Через день немцы капитулировали, и все словно с ума посходили. Я целый час прождала Майкла у входа в лагерь. Он пришел только к вечеру, когда я уж и надежду потеряла. Он ведь солдат, рассуждала я, лежа на нарах в пустом бараке (все девушки ушли на праздник), может, его перевели куда-нибудь и гуд бай! Я уныло лежала на нарах и пыталась припомнить мелодию, которую он всегда насвистывал и названия которой я тогда еще не знала, но мне это не удавалось; тогда я стала вспоминать его улыбку и смешные длинные ноги.

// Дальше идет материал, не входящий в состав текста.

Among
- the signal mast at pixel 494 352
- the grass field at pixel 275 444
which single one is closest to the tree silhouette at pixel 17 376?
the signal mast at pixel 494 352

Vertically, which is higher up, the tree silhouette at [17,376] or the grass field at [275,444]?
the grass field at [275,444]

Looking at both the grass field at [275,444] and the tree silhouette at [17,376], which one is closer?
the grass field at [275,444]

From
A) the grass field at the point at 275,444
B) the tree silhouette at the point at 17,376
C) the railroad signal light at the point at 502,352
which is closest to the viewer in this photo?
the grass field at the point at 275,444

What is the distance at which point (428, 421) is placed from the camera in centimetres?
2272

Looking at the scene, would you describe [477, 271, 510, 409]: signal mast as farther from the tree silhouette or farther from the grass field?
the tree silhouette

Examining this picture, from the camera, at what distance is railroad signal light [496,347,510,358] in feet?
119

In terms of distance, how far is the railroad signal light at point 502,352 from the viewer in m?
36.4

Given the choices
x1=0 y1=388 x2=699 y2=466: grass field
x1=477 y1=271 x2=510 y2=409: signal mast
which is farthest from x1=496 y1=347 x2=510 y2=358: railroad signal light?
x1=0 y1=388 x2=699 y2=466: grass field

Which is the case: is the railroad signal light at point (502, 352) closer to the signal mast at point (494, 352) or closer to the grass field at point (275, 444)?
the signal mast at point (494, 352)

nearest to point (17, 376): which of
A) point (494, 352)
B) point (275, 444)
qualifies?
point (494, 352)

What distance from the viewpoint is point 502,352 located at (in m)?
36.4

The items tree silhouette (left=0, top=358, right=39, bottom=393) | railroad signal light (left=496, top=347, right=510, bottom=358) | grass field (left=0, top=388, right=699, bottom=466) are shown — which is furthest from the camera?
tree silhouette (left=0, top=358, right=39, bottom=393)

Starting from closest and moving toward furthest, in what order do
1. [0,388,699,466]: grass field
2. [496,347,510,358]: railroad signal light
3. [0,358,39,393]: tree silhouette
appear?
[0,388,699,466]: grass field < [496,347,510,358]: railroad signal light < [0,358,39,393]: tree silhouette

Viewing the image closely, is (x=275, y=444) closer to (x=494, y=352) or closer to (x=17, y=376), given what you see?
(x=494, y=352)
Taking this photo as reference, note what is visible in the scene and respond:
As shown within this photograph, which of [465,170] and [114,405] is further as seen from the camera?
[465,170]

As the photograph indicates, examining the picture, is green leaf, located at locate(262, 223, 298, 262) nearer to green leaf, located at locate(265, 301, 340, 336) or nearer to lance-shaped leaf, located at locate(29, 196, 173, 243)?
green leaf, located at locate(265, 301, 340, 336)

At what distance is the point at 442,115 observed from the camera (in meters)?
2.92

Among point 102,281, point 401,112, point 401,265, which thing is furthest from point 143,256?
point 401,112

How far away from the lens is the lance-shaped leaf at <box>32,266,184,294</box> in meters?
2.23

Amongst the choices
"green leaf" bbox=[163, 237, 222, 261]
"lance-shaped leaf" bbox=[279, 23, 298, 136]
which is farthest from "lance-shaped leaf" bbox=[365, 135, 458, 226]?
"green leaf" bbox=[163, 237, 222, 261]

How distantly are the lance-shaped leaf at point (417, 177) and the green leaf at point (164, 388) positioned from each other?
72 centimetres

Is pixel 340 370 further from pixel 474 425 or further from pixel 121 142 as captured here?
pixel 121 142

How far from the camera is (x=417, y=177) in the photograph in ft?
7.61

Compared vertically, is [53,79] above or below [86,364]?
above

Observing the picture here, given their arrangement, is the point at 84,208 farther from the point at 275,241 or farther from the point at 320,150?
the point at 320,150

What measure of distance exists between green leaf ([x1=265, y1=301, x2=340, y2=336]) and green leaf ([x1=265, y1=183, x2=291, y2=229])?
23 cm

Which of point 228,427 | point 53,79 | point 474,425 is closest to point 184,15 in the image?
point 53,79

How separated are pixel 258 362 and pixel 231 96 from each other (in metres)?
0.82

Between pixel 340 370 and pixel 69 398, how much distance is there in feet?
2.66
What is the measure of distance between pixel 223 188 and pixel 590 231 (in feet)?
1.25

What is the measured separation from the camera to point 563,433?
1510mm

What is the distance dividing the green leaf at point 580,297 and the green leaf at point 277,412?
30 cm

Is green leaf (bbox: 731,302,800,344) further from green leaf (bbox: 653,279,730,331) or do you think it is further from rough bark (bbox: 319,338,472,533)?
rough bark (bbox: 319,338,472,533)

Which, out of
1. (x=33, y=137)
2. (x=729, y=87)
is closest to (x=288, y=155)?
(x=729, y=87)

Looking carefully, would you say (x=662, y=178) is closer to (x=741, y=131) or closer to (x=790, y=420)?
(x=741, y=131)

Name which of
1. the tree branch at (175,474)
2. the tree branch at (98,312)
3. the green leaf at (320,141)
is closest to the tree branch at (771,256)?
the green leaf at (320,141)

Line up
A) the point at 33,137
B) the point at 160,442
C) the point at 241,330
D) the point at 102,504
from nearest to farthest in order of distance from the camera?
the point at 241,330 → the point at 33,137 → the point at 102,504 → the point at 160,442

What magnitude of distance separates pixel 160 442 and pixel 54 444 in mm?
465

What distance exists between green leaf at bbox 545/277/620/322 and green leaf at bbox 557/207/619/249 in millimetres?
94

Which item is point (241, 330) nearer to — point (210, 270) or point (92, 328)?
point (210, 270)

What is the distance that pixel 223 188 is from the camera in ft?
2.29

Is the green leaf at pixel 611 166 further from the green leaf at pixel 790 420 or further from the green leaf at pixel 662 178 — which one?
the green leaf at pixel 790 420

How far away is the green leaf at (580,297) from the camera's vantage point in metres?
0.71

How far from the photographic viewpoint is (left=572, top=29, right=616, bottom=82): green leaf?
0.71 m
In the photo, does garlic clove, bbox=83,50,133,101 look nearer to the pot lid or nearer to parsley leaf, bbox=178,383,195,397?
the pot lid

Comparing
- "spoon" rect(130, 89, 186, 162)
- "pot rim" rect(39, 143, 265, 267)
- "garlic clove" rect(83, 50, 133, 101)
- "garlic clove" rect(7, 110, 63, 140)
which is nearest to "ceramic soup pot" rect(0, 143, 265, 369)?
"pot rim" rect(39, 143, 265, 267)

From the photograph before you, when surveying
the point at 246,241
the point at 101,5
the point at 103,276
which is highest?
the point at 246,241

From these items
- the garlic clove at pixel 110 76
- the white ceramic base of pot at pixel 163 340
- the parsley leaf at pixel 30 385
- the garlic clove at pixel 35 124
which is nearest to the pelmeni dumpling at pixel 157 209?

Когда он вошел в барак, я ужасно обрадовалась, но радость длилась недолго, так как я тут же вспомнила, что сегодня должна ему все сказать, и, хотя я страстно желала освободиться от бремени тех двух слов, меня охватил страх и Майкл показался мне совершенно чужим человеком. Но и это длилось всего лишь мгновенье, потому что Майкл сказал; боже мой, ты выглядишь совсем школьницей, а я, старый козел… и запел на мотив «Влтавы»: «Козел такой старый и такой влюбленный…», и мы оба начали хохотать. Прямо до слез, и только по дороге к Рейну я вспомнила, что во мне сидит этот гадкий страх, и мне стало холодно, хотя ночь была очень теплая.

Река больше не походила на серебряную чешую. Она была темная и перекатывалась ленивыми, гулкими волнами, а из города доносилось пение, крики, потом начался фейерверк.

Я подумала про себя, как жалко, что мне придется испортить эту ночь! Надо было пойти, напиться допьяна и веселиться, как все нормальные люди.

— Энн, — тихо сказал Майкл, — для нас этот день важен вдвойне. Правда? Война кончилась — и мы начинаем новую жизнь. Ты и я. Я ведь знаю, что ты мне ответишь, по глазам вижу. Я знаю, что ты будешь со мной.

Он поцеловал меня в губы, легонько, нежно, губы у него были мягкие и очень ласковые.

— Майкл, — проговорила я. — Прежде чем я отвечу тебе, хочу ли я быть с тобой, ты должен узнать обо мне правду. Ты должен узнать, кто я.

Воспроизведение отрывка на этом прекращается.